The world has been blown away by this element. The naturally occurring chemical ingredient curcumin, which gives turmeric its color, is back as the star player on your sleeping team. Additionally, curcumin improves serotonin (a sleep hormone) and boosts dopamine (memory and attention hormone) production. Curcumin’s anti-inflammatory and antioxidant properties help prevent and treat a wide range of health problems that may affect your ability to fall asleep or the quality of your sleep. You can enhance the taste of the tea by adding a dash of pepper, cinnamon, and nutmeg.
- Increases immunity.
- Lowers the risk of cardiovascular problems.

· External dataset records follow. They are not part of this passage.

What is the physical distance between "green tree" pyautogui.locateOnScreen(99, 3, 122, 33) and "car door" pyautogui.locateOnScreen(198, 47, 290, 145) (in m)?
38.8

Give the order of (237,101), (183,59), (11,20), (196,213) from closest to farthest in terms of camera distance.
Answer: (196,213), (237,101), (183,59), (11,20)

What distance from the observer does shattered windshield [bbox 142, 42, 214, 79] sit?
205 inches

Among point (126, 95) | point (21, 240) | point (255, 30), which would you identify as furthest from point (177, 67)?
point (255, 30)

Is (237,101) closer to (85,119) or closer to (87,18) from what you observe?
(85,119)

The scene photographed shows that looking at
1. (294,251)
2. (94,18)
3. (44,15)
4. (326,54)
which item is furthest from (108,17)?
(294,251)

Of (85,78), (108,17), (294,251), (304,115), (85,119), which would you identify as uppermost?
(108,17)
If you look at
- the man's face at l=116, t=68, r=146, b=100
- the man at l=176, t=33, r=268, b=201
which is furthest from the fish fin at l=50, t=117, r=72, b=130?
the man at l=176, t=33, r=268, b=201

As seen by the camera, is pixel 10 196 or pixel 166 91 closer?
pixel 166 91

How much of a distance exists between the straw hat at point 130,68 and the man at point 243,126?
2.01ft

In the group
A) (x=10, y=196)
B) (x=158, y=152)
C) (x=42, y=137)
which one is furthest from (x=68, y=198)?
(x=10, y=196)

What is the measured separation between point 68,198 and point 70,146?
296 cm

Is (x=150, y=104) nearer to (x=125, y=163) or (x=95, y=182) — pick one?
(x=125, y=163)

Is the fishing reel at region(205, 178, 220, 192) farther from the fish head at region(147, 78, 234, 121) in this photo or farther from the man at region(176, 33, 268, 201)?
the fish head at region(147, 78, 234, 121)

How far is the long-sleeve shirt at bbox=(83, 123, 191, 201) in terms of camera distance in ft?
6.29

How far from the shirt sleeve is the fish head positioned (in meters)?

- Reduces the risk of and treats cancer.
- Aids in irritable bowel syndrome management.
- Reduces cholesterol.
Preparation Method: In a pot, add one cup of water, milk, or a milk substitute. Lemon, honey, and turmeric should all be added. Enjoy after 10 minutes of gentle warming.
Tea before bed can help you unwind and reduce stress and anxiety, helping you sleep better. Although, before establishing a regular herbal tea time at night, discuss any potential prescription interactions or allergies with your doctor.
From Sip to Sleep
Experts advise against drinking teas that contain caffeine, such as black tea, matcha, or even green tea. If you must drink tea before bed, choose herbal teas since they are inherently caffeine-free.
You could also try adding ginger, sage, or nettle leaf tea to your concoction if you want to soothe your snores.
But if that’s not working, try using science-backed sleeping solutions like Smart Nora. It is not complicated machinery, as you probably imagine at the moment. Rather it works as an extension of your pillow – all you have to do is place it below your pillow, and Nora will reposition your pillow the moment it senses snores.
While bedtime tea may help minor sleep concerns, it should not be considered an elixir for severe insomnia, snoring, or other sleep issues. Try drinking a cup of tea before bed as part of your usual routine. Be sure to follow other healthy sleeping habits like maintaining a regular sleep schedule, avoiding using technology just before bed, and consuming as little caffeine as possible.